“Fear always springs from ignorance.” Ralph Waldo Emerson
Rahm Emanuel (Obama’s former chief of staff) said, “Never let a serious crisis go to waste.” He meant that when there’s a crisis, try to stack on it as much other policy, regulation, tax increases, and programs that you can. His statement fits nicely in with Connor Boyack’s book, Feardom.
In this book, Boyack considers how governments use fear to get the public to approve and back new rules, regulations, actions and wars that the leaders of a nation seek to implement.
While threats are real, Boyack notes that many threats are made bigger than they really are, in order to enlarge government or expand programs. Why is this a problem? After all, “If Jack Bauer is saving millions of lives, what’s the fuss if he ends a few along the way?”
Boyack discusses the real danger of Hitler’s Germany. Why was Hitler able to convince millions of Germans that Jews were worthy of mass death, and they had the right to overrun all of Europe? He quotes Hermann Goering, who noted after the war (during his trial) that while the average farmer does not want war, the leaders can always drag them along, regardless of whether the nation is a democracy, monarchy, or dictatorship. Whether the people had a voice in government or not, all one had to do was say the nation was under attack, denounce the pacifists as traitors, and the people will jump on board.
The Jews were not murdered from day one. Instead, minor actions were first taken, justified by saying Jews had caused the Great Depression, stolen jobs and riches from the people. This led to the people begging the Nazis to protect them from the Jews. So, Jews were detained, controlled, and eventually carted away to camps, where it was just one additional step to gas them. Once things go beyond a certain level of atrocity, most people stopped thinking about what they were doing, and just quietly assented.
Sadly, we see such in our own nation. FDR imprisoned hundreds of thousands of Japanese in the name of national security. George W Bush insisted we had to expand the war on terror to not only Afghanistan, but into Iraq, even though there was no direct connection. He sought to develop a the Bush Doctrine of preemptive action – attack the terrorists before they blew up the Free World with a nuke. Boyack notes that when the Great Recession began, Bush insisted that he “abandoned the free market principles to save the free market system.” Only George W. Bush could use such wrong logic to create a recession that would last longer than any other in history!
Such crises of fear allow leaders to justify expanding government power and authority. Boyack extensively uses the example of the Boy Who Cried Wolf. If the villagers (people) are paying attention, they will eventually stop believing the lies and cries of alarm given by the boy (government).
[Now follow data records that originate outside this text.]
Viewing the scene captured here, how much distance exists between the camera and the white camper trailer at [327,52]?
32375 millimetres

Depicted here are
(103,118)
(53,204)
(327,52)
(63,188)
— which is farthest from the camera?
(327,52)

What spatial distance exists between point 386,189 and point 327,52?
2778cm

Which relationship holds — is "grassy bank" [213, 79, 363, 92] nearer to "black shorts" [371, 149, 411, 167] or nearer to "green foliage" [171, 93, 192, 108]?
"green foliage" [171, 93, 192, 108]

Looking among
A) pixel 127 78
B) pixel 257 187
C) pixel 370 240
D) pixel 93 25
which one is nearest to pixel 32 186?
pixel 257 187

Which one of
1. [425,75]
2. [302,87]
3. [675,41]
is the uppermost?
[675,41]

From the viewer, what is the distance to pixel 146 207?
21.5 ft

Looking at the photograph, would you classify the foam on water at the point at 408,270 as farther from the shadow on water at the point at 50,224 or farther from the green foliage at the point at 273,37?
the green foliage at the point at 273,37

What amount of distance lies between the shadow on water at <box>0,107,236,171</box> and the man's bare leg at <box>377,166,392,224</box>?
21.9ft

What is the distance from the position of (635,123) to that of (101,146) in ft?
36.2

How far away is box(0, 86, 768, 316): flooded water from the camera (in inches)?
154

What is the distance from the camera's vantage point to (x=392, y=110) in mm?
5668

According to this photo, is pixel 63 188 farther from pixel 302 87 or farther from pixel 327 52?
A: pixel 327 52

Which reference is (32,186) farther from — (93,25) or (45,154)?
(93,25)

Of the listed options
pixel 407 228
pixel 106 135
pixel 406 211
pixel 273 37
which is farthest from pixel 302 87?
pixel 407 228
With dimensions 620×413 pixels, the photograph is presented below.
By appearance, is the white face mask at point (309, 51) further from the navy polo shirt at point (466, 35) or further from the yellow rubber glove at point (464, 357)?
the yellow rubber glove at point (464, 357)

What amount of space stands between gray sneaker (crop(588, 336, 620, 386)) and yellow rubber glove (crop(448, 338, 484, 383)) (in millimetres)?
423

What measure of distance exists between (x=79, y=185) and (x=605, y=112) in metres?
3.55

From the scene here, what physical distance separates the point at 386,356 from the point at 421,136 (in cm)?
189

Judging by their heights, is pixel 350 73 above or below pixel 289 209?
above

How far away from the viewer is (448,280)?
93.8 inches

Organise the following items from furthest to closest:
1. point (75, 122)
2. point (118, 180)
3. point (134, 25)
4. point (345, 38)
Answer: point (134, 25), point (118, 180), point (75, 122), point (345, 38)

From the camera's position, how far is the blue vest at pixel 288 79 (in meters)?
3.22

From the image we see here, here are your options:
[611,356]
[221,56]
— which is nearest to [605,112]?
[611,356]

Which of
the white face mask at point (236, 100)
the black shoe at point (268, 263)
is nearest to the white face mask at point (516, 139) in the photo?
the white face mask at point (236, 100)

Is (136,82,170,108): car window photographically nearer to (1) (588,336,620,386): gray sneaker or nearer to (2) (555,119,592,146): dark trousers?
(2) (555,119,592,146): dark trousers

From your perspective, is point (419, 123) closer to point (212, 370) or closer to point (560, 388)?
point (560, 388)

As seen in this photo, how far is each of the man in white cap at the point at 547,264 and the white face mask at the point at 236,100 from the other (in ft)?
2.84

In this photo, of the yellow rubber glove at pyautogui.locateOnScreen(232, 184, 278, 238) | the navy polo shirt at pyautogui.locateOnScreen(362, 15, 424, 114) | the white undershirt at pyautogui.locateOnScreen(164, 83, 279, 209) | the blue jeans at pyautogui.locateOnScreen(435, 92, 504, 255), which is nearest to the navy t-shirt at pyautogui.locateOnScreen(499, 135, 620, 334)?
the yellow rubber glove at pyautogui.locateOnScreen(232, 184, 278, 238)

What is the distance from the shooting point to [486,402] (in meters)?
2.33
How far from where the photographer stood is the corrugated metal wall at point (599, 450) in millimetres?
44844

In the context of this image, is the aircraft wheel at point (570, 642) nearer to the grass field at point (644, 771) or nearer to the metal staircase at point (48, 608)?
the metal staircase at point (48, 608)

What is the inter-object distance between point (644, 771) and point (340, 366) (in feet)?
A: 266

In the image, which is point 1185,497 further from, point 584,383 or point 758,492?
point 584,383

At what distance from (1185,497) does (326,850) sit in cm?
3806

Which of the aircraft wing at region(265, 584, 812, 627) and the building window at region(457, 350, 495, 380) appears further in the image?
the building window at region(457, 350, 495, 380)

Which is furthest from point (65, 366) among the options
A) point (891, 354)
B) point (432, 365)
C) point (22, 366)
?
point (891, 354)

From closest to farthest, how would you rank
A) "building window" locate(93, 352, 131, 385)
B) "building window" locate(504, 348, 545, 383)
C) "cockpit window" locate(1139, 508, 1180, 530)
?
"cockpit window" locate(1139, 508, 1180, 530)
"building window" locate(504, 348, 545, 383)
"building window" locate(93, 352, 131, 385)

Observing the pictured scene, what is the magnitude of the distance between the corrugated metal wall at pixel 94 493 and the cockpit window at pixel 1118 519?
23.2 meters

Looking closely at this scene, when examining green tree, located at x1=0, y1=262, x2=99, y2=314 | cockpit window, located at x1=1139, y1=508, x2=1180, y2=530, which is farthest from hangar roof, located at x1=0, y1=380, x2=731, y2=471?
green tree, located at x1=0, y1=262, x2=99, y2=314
Boyack notes that “ignorance is fear’s greatest catalyst.” He notes how Americans trustingly approved the Patriot Act, the TSA searches at airports, and the expansion of the NSA network. Only when people began questioning little old ladies being strip searched at the airport, and saw Edward Snowden’s revelations on the NSA did they begin to complain. Sadly, the complaints have not been sufficient to cause major changes in government oversight.
Boyack discusses several areas in which the government has used fear to justify creating new programs, many of which have not made a difference (while Boyack doesn’t mention it, the Dept of Education hasn’t improved school test scores since we began spending hundreds of billions in federal dollars in the Carter Administration).
Perhaps Boyack’s best thought is that we need to decide whether we want liberty, which is often chaotic, or safety, which requires a loss of liberty. We are on a ship, which is safe in harbor, but ships are meant to be out at sea, where it sometimes gets rough.
“Feardom” is a good read, and while you may not agree with all Boyack’s points and comparisons, you will agree that Americans often give up too much freedom to government, because we’ve been convinced we ought to be over-afraid and over-reactive to crises.
Connor Boyack is the founder of Libertas Institute in Utah. It is a libertarian organization that works to develop positive legislation for the state, promoting freedom rather than regulation. His other books include a new series on liberty for kids called “The Tuttle Twins.”